I think I am too unsettled and anxious to do anything for or with H right now and I need to take care of myself first. I notice how resistant I am to reaching out to him in anyway after my first couple of attempts were rebuffed. And the suggestions I am getting for you both are really great - they are - and I don't mean to be a dingle about it. I guess I am afraid. And I want to notice that fear and sit with it a bit. There are parts of me that are still very afraid of my husband and that is as a direct consequence of his abusive behaviour towards me. The right thing to do here is to keep myself emotionally safe, make sure the kids see no arguments or unhealthy discussions between us and let him deal with his demons on his own for the time being. That might change sometime soon, but my priority today is me.

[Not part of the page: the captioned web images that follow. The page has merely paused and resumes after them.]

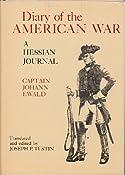 Diary of the American War: A Hessian Journal: Captain Johann Ewald, Joseph P. Tustin: 9780300021530: Amazon.com: Books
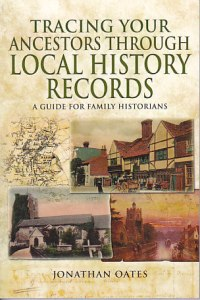 Review of Tracing Your Ancestors through Local History Records by Jonathan Oates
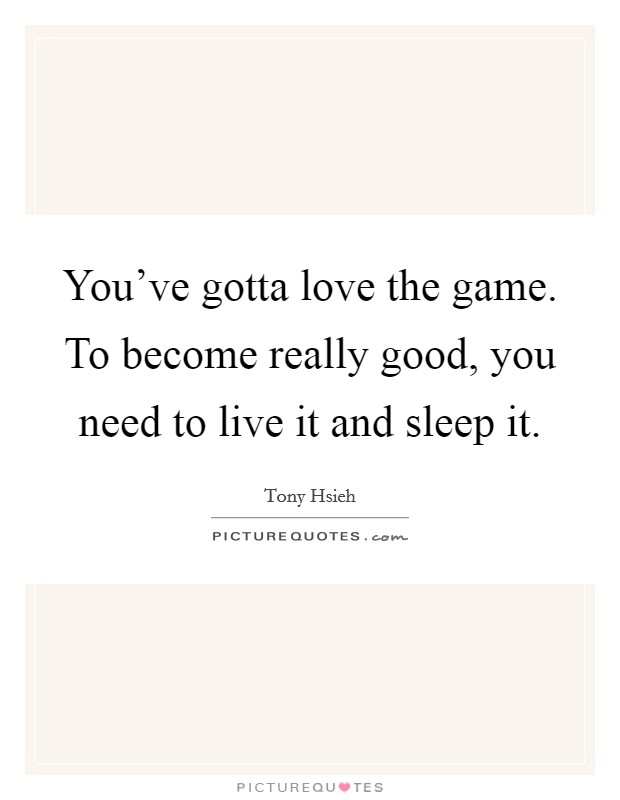 You've gotta love the game. To become really good, you need to live it and sleep it Picture Quote #1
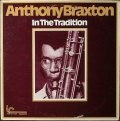 Anthony Braxton アンソニー・ブラクストン / In The Tradition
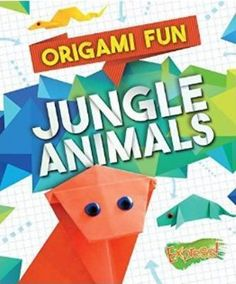 "Read ""Origami Fun: Jungle Animals"" by Robyn Hardyman available from Rakuten Kobo. The jungle food web connects animals large and small, both predators and prey. In this beginning origami title, the anim. Jungle Food, Jungle Animals, Wild Animals, Crafts To Make, Fun Crafts, Origami Guide, Bird Facts, Origami Artist, Space Activities"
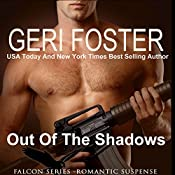 Out of the Shadows: Falcon Securities, Book 2 | Geri Foster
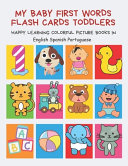 My Baby First Words Flash Cards Toddlers Happy Learning Colorful Picture Books In English Spanish Portuguese Book PDF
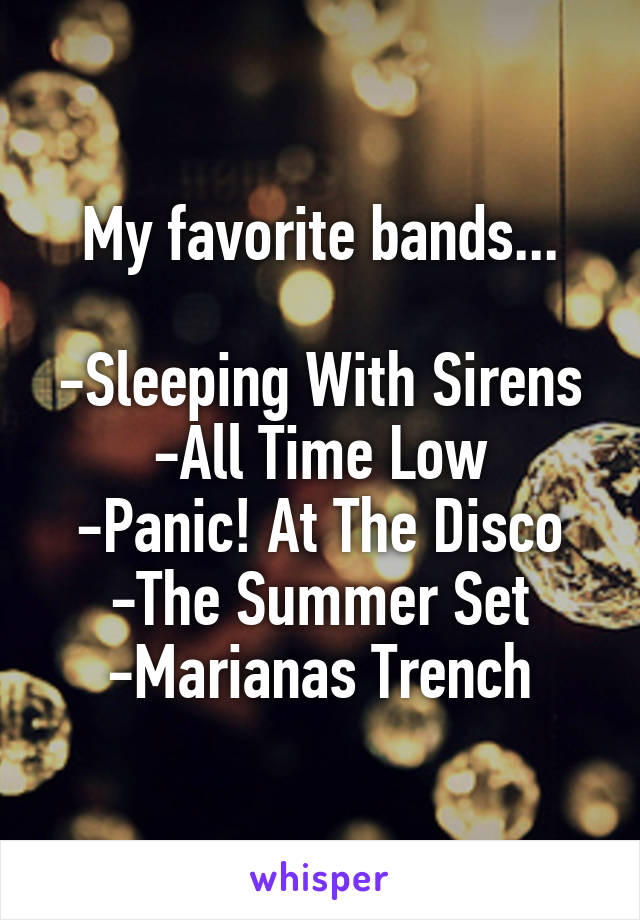 My favorite bands...  -Sleeping With Sirens -All Time Low -Panic! At The Disco -The Summer Set -Marianas Trench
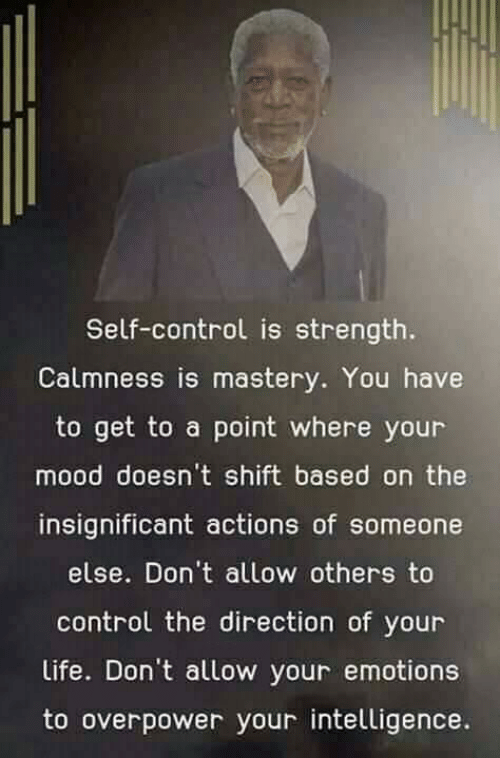 self control: Self-control is strength.  Calmness is mastery. You have  to get to a point where your  mood doesn't shift based on the  insignificant actions of someone  else. Don't allow others to  control the direction of your  Life. Don't allow your emotions  to overpower your intelligence.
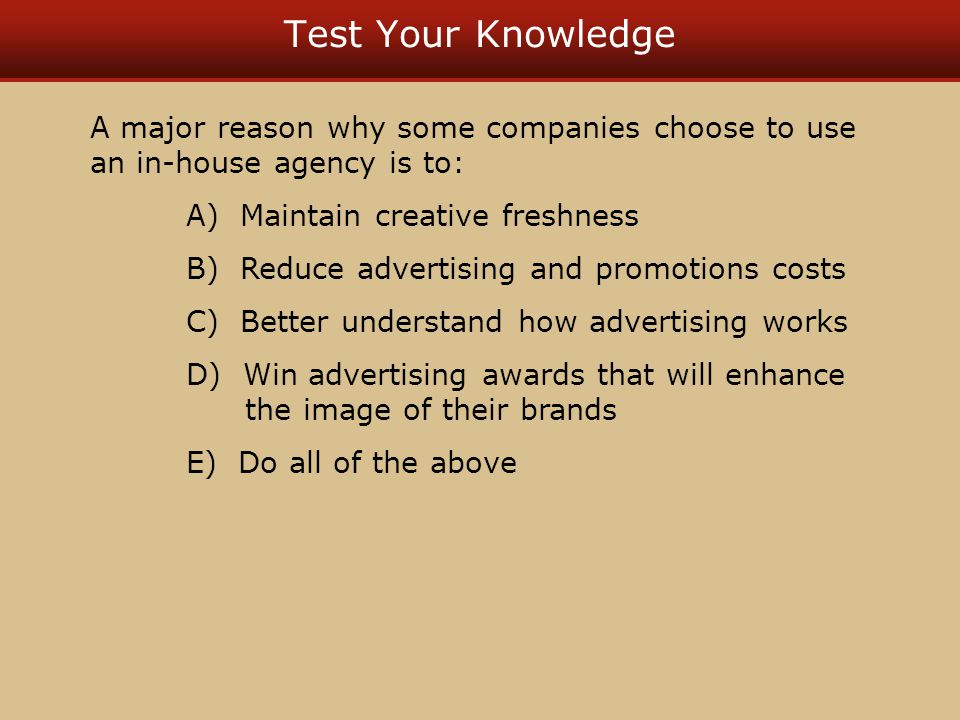 Test Your Knowledge A major reason why some companies choose to use an in-house agency is to: A) Maintain creative freshness B) Reduce advertising and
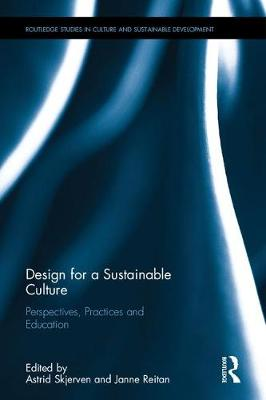 Design for a Sustainable Culture - Astrid Skjerven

I had GAL last night - didn't talk about H, just a socially distanced walk with a friend who I haven't seen in three months because of the lockdown. I can't say I wasn't worried about what I'd come home to - given that he'd said he didn't believe me when I said who I would be with - but I didn't explain myself and just watched some TV on my own and went to bed after I got back. This morning I got up early to take the dog out. When I got back I went back to bed for a few minutes. He was awake and I guess I was hoping just lying near him would give us a chance to reconnect. He huffed and rolled his eyes and said 'what's wrong with you?' and I said 'what do you mean?' (this was a mistake and gave him a way in) and he said 'why aren't you getting up and getting Youngest's breakfast?' He's off shift today and I'm working and we didn't have any particular arrangement about who would do what - usually I do it if he's working and he does it if he's not. I just got up and left him to it. He tried another few times with some fight-picking statements but I ignored him and now I'm tucked away in the home office. He told me to clean it this morning (it's a stand-alone building he never goes in and it is untidy, but it has no impact on him or anyone else - it's my space) and I asked him why (another mistake) and he huffed and stropped away.

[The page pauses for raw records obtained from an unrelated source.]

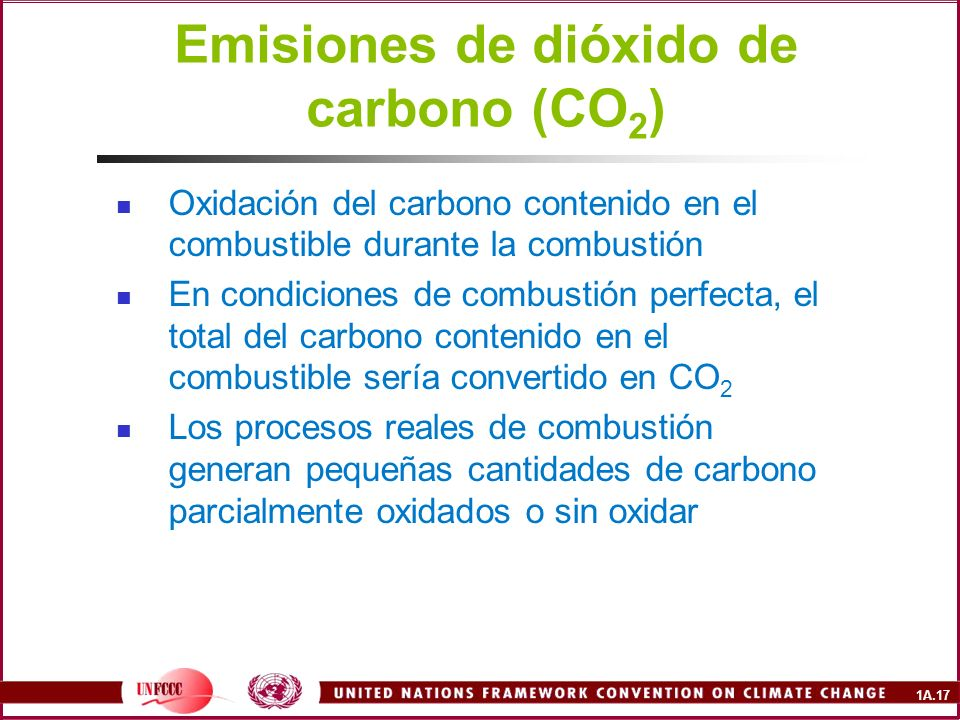 1A.17 Emisiones de dióxido de carbono (CO 2 ) Oxidación del carbono contenido en el combustible durante la combustión En condiciones de combustión per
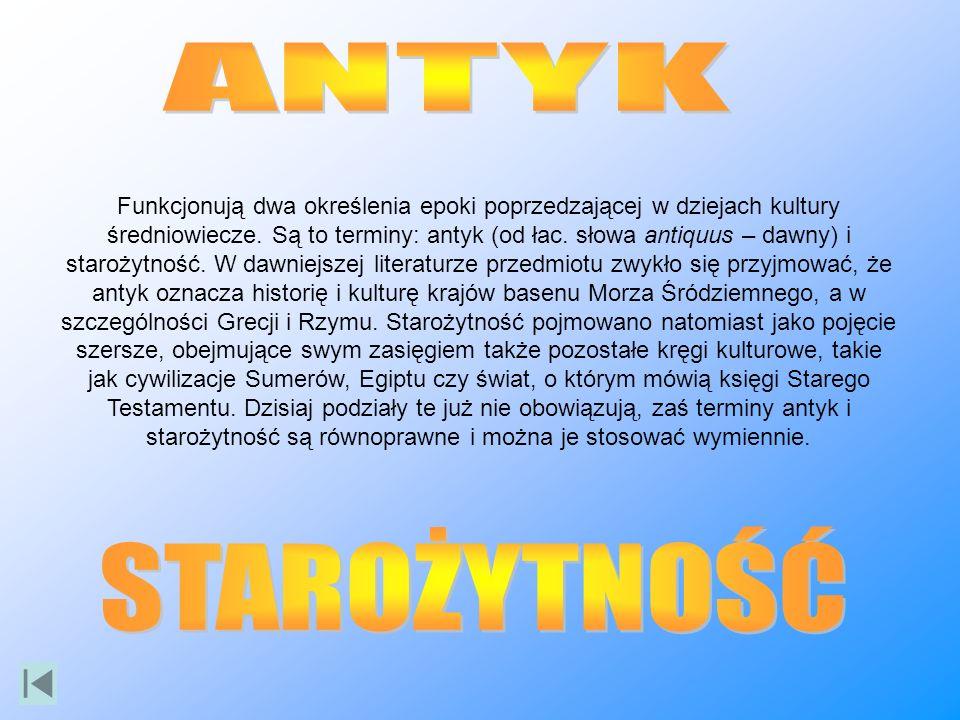 Funkcjonują dwa określenia epoki poprzedzającej w dziejach kultury średniowiecze. Są to terminy: antyk (od łac. słowa antiquus – dawny) i starożytność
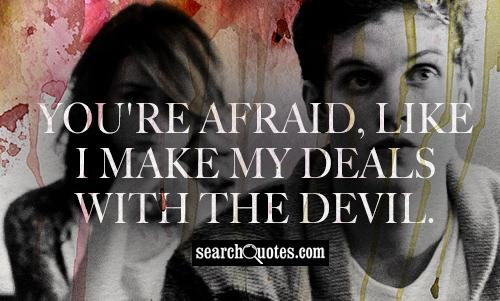 You're afraid, like I make my deals with the devil.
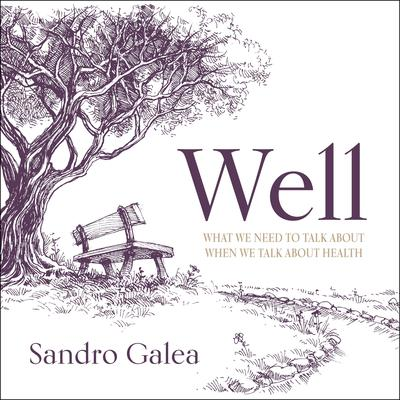Well: What We Need to Talk About When We Talk About Health Audiobook, by Sandro Galea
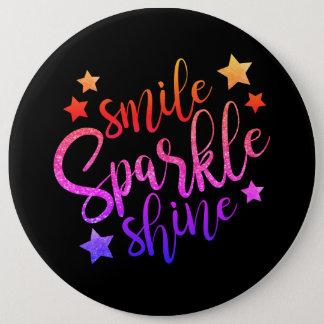 Smile Sparkle Shine Black Multi Coloured Quote 6 Inch Round Button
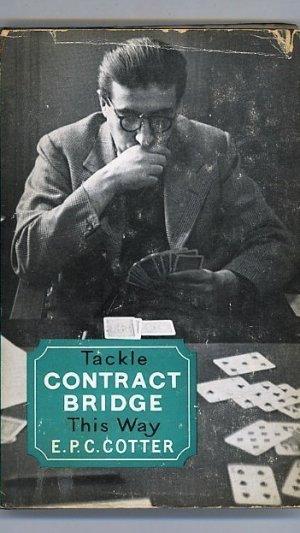 Tackle Contract Bridge This Way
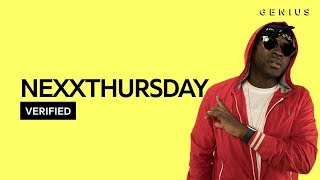 NexXthursday &quotSway&quot Official Lyrics &amp Meaning Verified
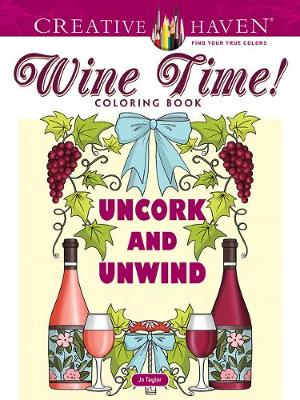 Creative Haven Wine Time! Coloring Book (Paperback)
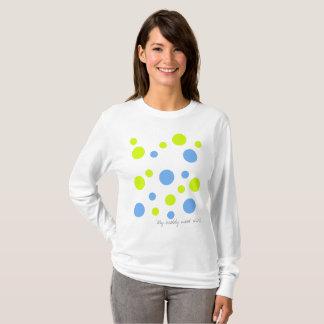 My Bubbly Mood Shirt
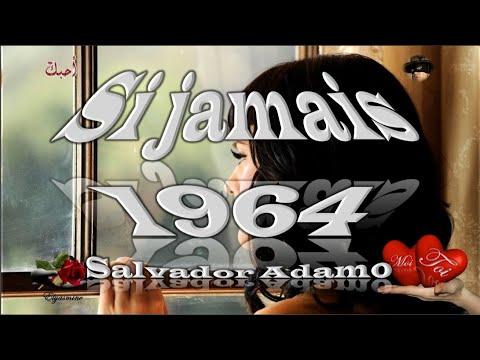 """si-jamais""-chanson-de-salvador-adamo-(avec-traduction-en-espagnol)"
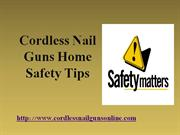 Cordless Nail Guns Home Safety Tips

Sage - you ask a good question. I was so ambivalent about H coming back - I've never in my hear really 100% committed to this marriage, because of my fear - and one of my fears was that H would keep up his changes as long as things were easy for him, but at the first sign of stress he'd go back to old habits. He's in an extraordinary position of stress right now, and he's also had this job disappointment that he's found humiliating. My first response was to try to comfort and show him some compassion, and his first response was to start trying to bait me into the old dynamic. I can resist that, and I will - but I don't think he has any self awareness on this issue at all right now and has no idea the damage he is doing to our marriage - shaky as it was. So no, I don't know if I want to be married to him. If he can come to me and take some responsibility and tell me what is going on without attacking me then I'd have hope - people are allowed to be stressed and anxious and act like Dingles now and again. But this - this I cannot tolerate.

In terms of next steps? Putting as much distance between me and him as possible to keep myself safe. We're still in lockdown and if I asked him to leave it would inflame him and I am frightened of that.